[START]
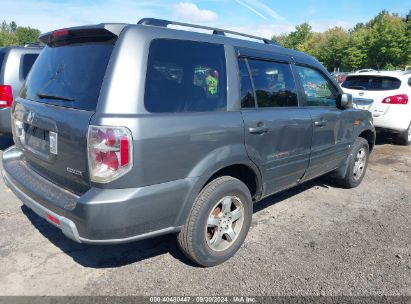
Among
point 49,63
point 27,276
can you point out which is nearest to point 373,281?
point 27,276

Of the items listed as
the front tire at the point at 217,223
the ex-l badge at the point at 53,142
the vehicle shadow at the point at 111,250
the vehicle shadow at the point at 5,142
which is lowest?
the vehicle shadow at the point at 5,142

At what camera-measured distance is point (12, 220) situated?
392cm

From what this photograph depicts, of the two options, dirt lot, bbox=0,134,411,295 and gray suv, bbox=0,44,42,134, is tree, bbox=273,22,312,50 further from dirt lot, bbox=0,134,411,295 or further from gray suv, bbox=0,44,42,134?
[END]
# SHORT TASK
Repeat each entry exactly as given; no pictures belong in the copy.

# EXERCISE SOLUTION
Among
point 49,63
point 27,276
can you point out which is nearest to point 373,281?
point 27,276

Of the items listed as
the front tire at the point at 217,223
the ex-l badge at the point at 53,142
the vehicle shadow at the point at 111,250
the vehicle shadow at the point at 5,142
which is lowest?
the vehicle shadow at the point at 5,142

At what camera-measured distance is point (12, 220) situated?
392cm

From what this photograph depicts, of the two options, dirt lot, bbox=0,134,411,295 and gray suv, bbox=0,44,42,134, is tree, bbox=273,22,312,50 further from dirt lot, bbox=0,134,411,295 or further from gray suv, bbox=0,44,42,134?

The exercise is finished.